■ **WHAT TO PRODUCE**
Could you repeat the records below exactly, leaving the pictures out?
══ DATA TO EXAMINE ══
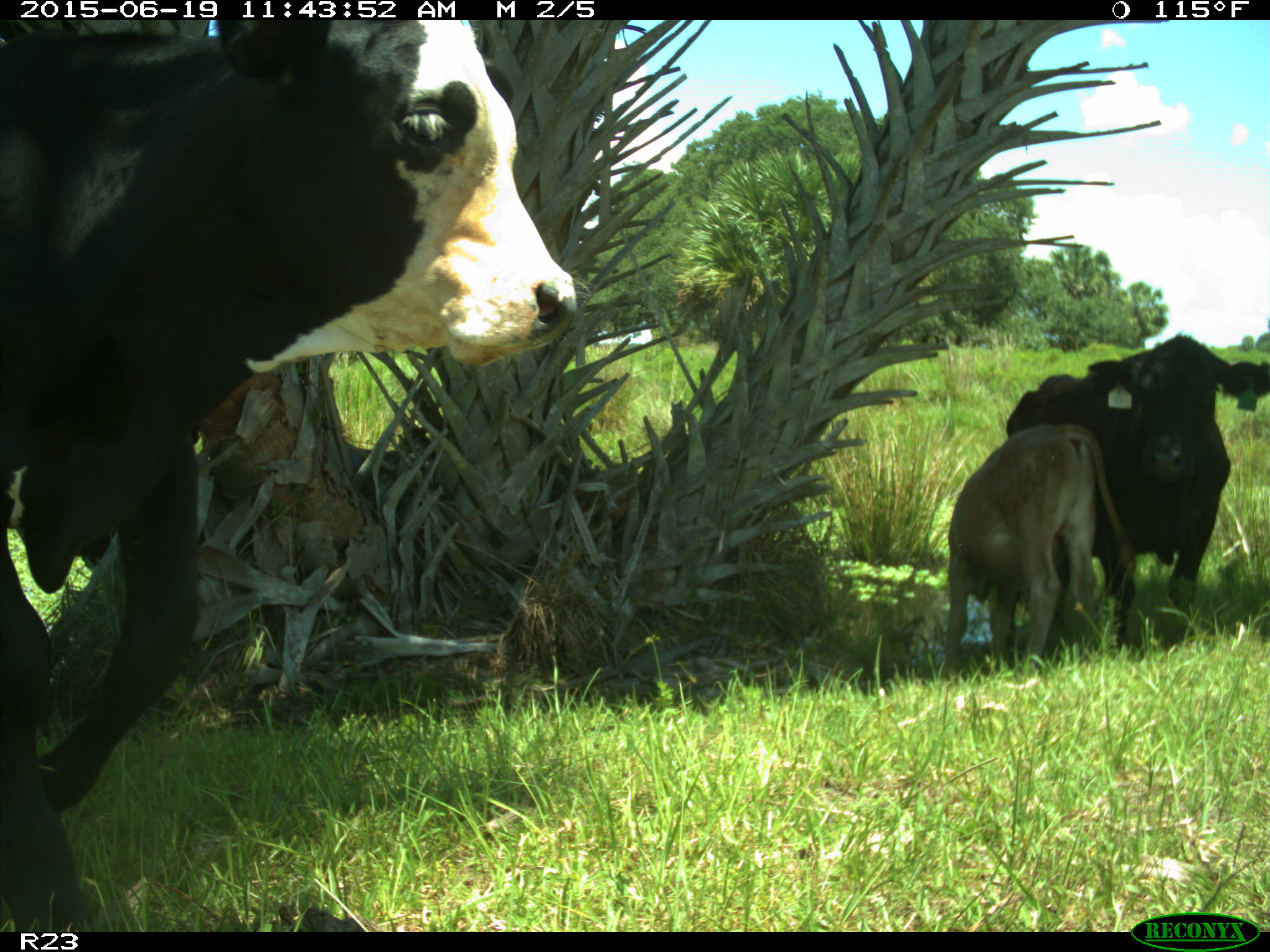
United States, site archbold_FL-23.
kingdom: Animalia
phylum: Chordata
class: Mammalia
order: Artiodactyla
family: Bovidae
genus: Bos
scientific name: Bos taurus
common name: domestic cow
═══
■ **RESULT OF THIS TASK**
United States, site archbold_FL-23.
kingdom: Animalia
phylum: Chordata
class: Mammalia
order: Artiodactyla
family: Bovidae
genus: Bos
scientific name: Bos taurus
common name: domestic cow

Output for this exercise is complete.